Are we there yet?
That question has lived in infamy for every generation that has seen parents taking children on a road trip.
It makes no difference if the journey is long or short; the question is always the same.
I remember our Thanksgiving journeys from Upstate New York to our grandparent’s home in Manhattan as though it was yesterday.
My younger brother seemed to know exactly when the odometer passed 100 miles since the beginning of our trip, as he would loudly ask, “Are we THERE YET?”
Shortly thereafter, my sister would mutter “Are…yet?” and then fall back asleep.
Being the oldest child and knowing how much the question aggravated my father, I only thought about the excitement of the journey and would occasionally say “Making great time, Dad.”
The stock market is now experiencing its own journey.
There are those, such as myself, who believe we are replicating March 2000 when the S&P 500 peaked at 1,552.
Had you embraced the common attitude of both Wall Street and the mainstream media at that time, you would have believed the journey had just begun.
Your investments would have focused on the new paradigm of dot-com in 24 year-old CDOs driving the markets forever.
Unfortunately, that journey ended where it began as twelve years later the S&P 500 is at 1,371 and the net-loss would have been 12%.
Once again, we’ve reached a point where investors must decide whether the journey is an end or just a beginning.

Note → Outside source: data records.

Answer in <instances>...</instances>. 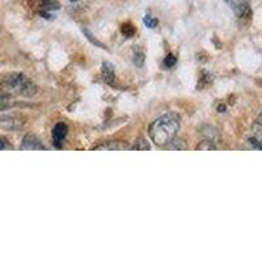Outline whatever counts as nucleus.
<instances>
[{
  "instance_id": "1",
  "label": "nucleus",
  "mask_w": 262,
  "mask_h": 262,
  "mask_svg": "<svg viewBox=\"0 0 262 262\" xmlns=\"http://www.w3.org/2000/svg\"><path fill=\"white\" fill-rule=\"evenodd\" d=\"M180 130V117L176 113H168L159 117L148 128L149 138L159 147H165L176 139Z\"/></svg>"
},
{
  "instance_id": "2",
  "label": "nucleus",
  "mask_w": 262,
  "mask_h": 262,
  "mask_svg": "<svg viewBox=\"0 0 262 262\" xmlns=\"http://www.w3.org/2000/svg\"><path fill=\"white\" fill-rule=\"evenodd\" d=\"M2 92L7 95L23 96V97H33L38 92V88L28 76L20 72H12L6 75L0 83Z\"/></svg>"
},
{
  "instance_id": "3",
  "label": "nucleus",
  "mask_w": 262,
  "mask_h": 262,
  "mask_svg": "<svg viewBox=\"0 0 262 262\" xmlns=\"http://www.w3.org/2000/svg\"><path fill=\"white\" fill-rule=\"evenodd\" d=\"M25 119L21 116H11L4 114L0 116V128L3 130H18L24 126Z\"/></svg>"
},
{
  "instance_id": "4",
  "label": "nucleus",
  "mask_w": 262,
  "mask_h": 262,
  "mask_svg": "<svg viewBox=\"0 0 262 262\" xmlns=\"http://www.w3.org/2000/svg\"><path fill=\"white\" fill-rule=\"evenodd\" d=\"M21 149H28V151H38V149H42L43 151V149H46V147L34 135H27L24 138V140H23Z\"/></svg>"
},
{
  "instance_id": "5",
  "label": "nucleus",
  "mask_w": 262,
  "mask_h": 262,
  "mask_svg": "<svg viewBox=\"0 0 262 262\" xmlns=\"http://www.w3.org/2000/svg\"><path fill=\"white\" fill-rule=\"evenodd\" d=\"M67 133H69V127L66 123H58L55 125L53 130V140H54V144L60 148L62 147V142L64 140V138L67 137Z\"/></svg>"
},
{
  "instance_id": "6",
  "label": "nucleus",
  "mask_w": 262,
  "mask_h": 262,
  "mask_svg": "<svg viewBox=\"0 0 262 262\" xmlns=\"http://www.w3.org/2000/svg\"><path fill=\"white\" fill-rule=\"evenodd\" d=\"M233 9H235V13L238 18H244V20H248V18L252 17V9H250L249 4L244 0H237L236 3H233Z\"/></svg>"
},
{
  "instance_id": "7",
  "label": "nucleus",
  "mask_w": 262,
  "mask_h": 262,
  "mask_svg": "<svg viewBox=\"0 0 262 262\" xmlns=\"http://www.w3.org/2000/svg\"><path fill=\"white\" fill-rule=\"evenodd\" d=\"M102 76H104V80L107 84L114 83V80H116V74H114L113 64H111L109 62H104V64H102Z\"/></svg>"
},
{
  "instance_id": "8",
  "label": "nucleus",
  "mask_w": 262,
  "mask_h": 262,
  "mask_svg": "<svg viewBox=\"0 0 262 262\" xmlns=\"http://www.w3.org/2000/svg\"><path fill=\"white\" fill-rule=\"evenodd\" d=\"M144 59H146L144 51L140 49V46H134V49H133V60H134L135 64L138 67H142L144 64Z\"/></svg>"
},
{
  "instance_id": "9",
  "label": "nucleus",
  "mask_w": 262,
  "mask_h": 262,
  "mask_svg": "<svg viewBox=\"0 0 262 262\" xmlns=\"http://www.w3.org/2000/svg\"><path fill=\"white\" fill-rule=\"evenodd\" d=\"M127 146L122 142H106L105 144H100V146L95 147L93 149H126Z\"/></svg>"
},
{
  "instance_id": "10",
  "label": "nucleus",
  "mask_w": 262,
  "mask_h": 262,
  "mask_svg": "<svg viewBox=\"0 0 262 262\" xmlns=\"http://www.w3.org/2000/svg\"><path fill=\"white\" fill-rule=\"evenodd\" d=\"M135 32H137V28H135L134 24H131V23H125V24L121 25V33H122L126 38H130V37L134 36Z\"/></svg>"
},
{
  "instance_id": "11",
  "label": "nucleus",
  "mask_w": 262,
  "mask_h": 262,
  "mask_svg": "<svg viewBox=\"0 0 262 262\" xmlns=\"http://www.w3.org/2000/svg\"><path fill=\"white\" fill-rule=\"evenodd\" d=\"M12 106V101H11V97H9L7 93L0 92V111H6Z\"/></svg>"
},
{
  "instance_id": "12",
  "label": "nucleus",
  "mask_w": 262,
  "mask_h": 262,
  "mask_svg": "<svg viewBox=\"0 0 262 262\" xmlns=\"http://www.w3.org/2000/svg\"><path fill=\"white\" fill-rule=\"evenodd\" d=\"M133 149H139V151H143V149H146V151H149L151 149V146L148 144V142H147L144 138H139V139L135 142V144L133 147H131Z\"/></svg>"
},
{
  "instance_id": "13",
  "label": "nucleus",
  "mask_w": 262,
  "mask_h": 262,
  "mask_svg": "<svg viewBox=\"0 0 262 262\" xmlns=\"http://www.w3.org/2000/svg\"><path fill=\"white\" fill-rule=\"evenodd\" d=\"M211 81H212L211 75H210L209 72L202 71V74H201V76H200V84H198V86H200V88H205V86L209 85Z\"/></svg>"
},
{
  "instance_id": "14",
  "label": "nucleus",
  "mask_w": 262,
  "mask_h": 262,
  "mask_svg": "<svg viewBox=\"0 0 262 262\" xmlns=\"http://www.w3.org/2000/svg\"><path fill=\"white\" fill-rule=\"evenodd\" d=\"M84 34H85V36H86V38H88L91 42H92L93 45H96V46H97V48H100V49H104V50H106V46H105L104 43H102V42L98 41V39L96 38L95 36H93L92 33L90 32V30L84 29Z\"/></svg>"
},
{
  "instance_id": "15",
  "label": "nucleus",
  "mask_w": 262,
  "mask_h": 262,
  "mask_svg": "<svg viewBox=\"0 0 262 262\" xmlns=\"http://www.w3.org/2000/svg\"><path fill=\"white\" fill-rule=\"evenodd\" d=\"M143 23H144V25H146L147 28H149V29H154V28H156L159 25L158 18L154 17V16H151V15L144 16Z\"/></svg>"
},
{
  "instance_id": "16",
  "label": "nucleus",
  "mask_w": 262,
  "mask_h": 262,
  "mask_svg": "<svg viewBox=\"0 0 262 262\" xmlns=\"http://www.w3.org/2000/svg\"><path fill=\"white\" fill-rule=\"evenodd\" d=\"M41 7L42 11H50V9H58L59 8V4L54 0H41Z\"/></svg>"
},
{
  "instance_id": "17",
  "label": "nucleus",
  "mask_w": 262,
  "mask_h": 262,
  "mask_svg": "<svg viewBox=\"0 0 262 262\" xmlns=\"http://www.w3.org/2000/svg\"><path fill=\"white\" fill-rule=\"evenodd\" d=\"M177 58L173 55V54H168L167 57L164 58V67H167V69H172L173 66L176 64Z\"/></svg>"
},
{
  "instance_id": "18",
  "label": "nucleus",
  "mask_w": 262,
  "mask_h": 262,
  "mask_svg": "<svg viewBox=\"0 0 262 262\" xmlns=\"http://www.w3.org/2000/svg\"><path fill=\"white\" fill-rule=\"evenodd\" d=\"M253 131L256 133L258 137H262V112L259 113V116L257 117L256 122L253 125Z\"/></svg>"
},
{
  "instance_id": "19",
  "label": "nucleus",
  "mask_w": 262,
  "mask_h": 262,
  "mask_svg": "<svg viewBox=\"0 0 262 262\" xmlns=\"http://www.w3.org/2000/svg\"><path fill=\"white\" fill-rule=\"evenodd\" d=\"M215 148H216V146H214L212 142H210V140H203L202 143L196 147V149H215Z\"/></svg>"
},
{
  "instance_id": "20",
  "label": "nucleus",
  "mask_w": 262,
  "mask_h": 262,
  "mask_svg": "<svg viewBox=\"0 0 262 262\" xmlns=\"http://www.w3.org/2000/svg\"><path fill=\"white\" fill-rule=\"evenodd\" d=\"M249 143L250 146H253L254 148L262 149V139H259V138H250Z\"/></svg>"
},
{
  "instance_id": "21",
  "label": "nucleus",
  "mask_w": 262,
  "mask_h": 262,
  "mask_svg": "<svg viewBox=\"0 0 262 262\" xmlns=\"http://www.w3.org/2000/svg\"><path fill=\"white\" fill-rule=\"evenodd\" d=\"M11 148V144L8 143V140L6 138L0 137V149H9Z\"/></svg>"
},
{
  "instance_id": "22",
  "label": "nucleus",
  "mask_w": 262,
  "mask_h": 262,
  "mask_svg": "<svg viewBox=\"0 0 262 262\" xmlns=\"http://www.w3.org/2000/svg\"><path fill=\"white\" fill-rule=\"evenodd\" d=\"M219 112H224V105H221V106H219Z\"/></svg>"
}]
</instances>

As we all know, individual investors have been leading the market in droves.
Most believe the markets are manipulated for the benefit of a select few (that’s a discussion for another column.)
However, with each passing day the desire to get on board and not miss the so-called journey grows stronger and stronger.

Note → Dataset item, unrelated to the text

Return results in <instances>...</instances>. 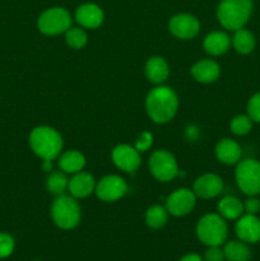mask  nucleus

It seems there is a concerted effort by Wall Street, Main Street, Washington DC, the mainstream media, and even the PPT (Plunge Protection Team) to convince you that the journey, in fact, has just begun. If that’s the case and the journey is indeed just beginning, the results could prove very beneficial, at least for a few.
Conversely, if the trip has actually ended, getting on board now could produce even worse results than what we’ve witnessed since 2000.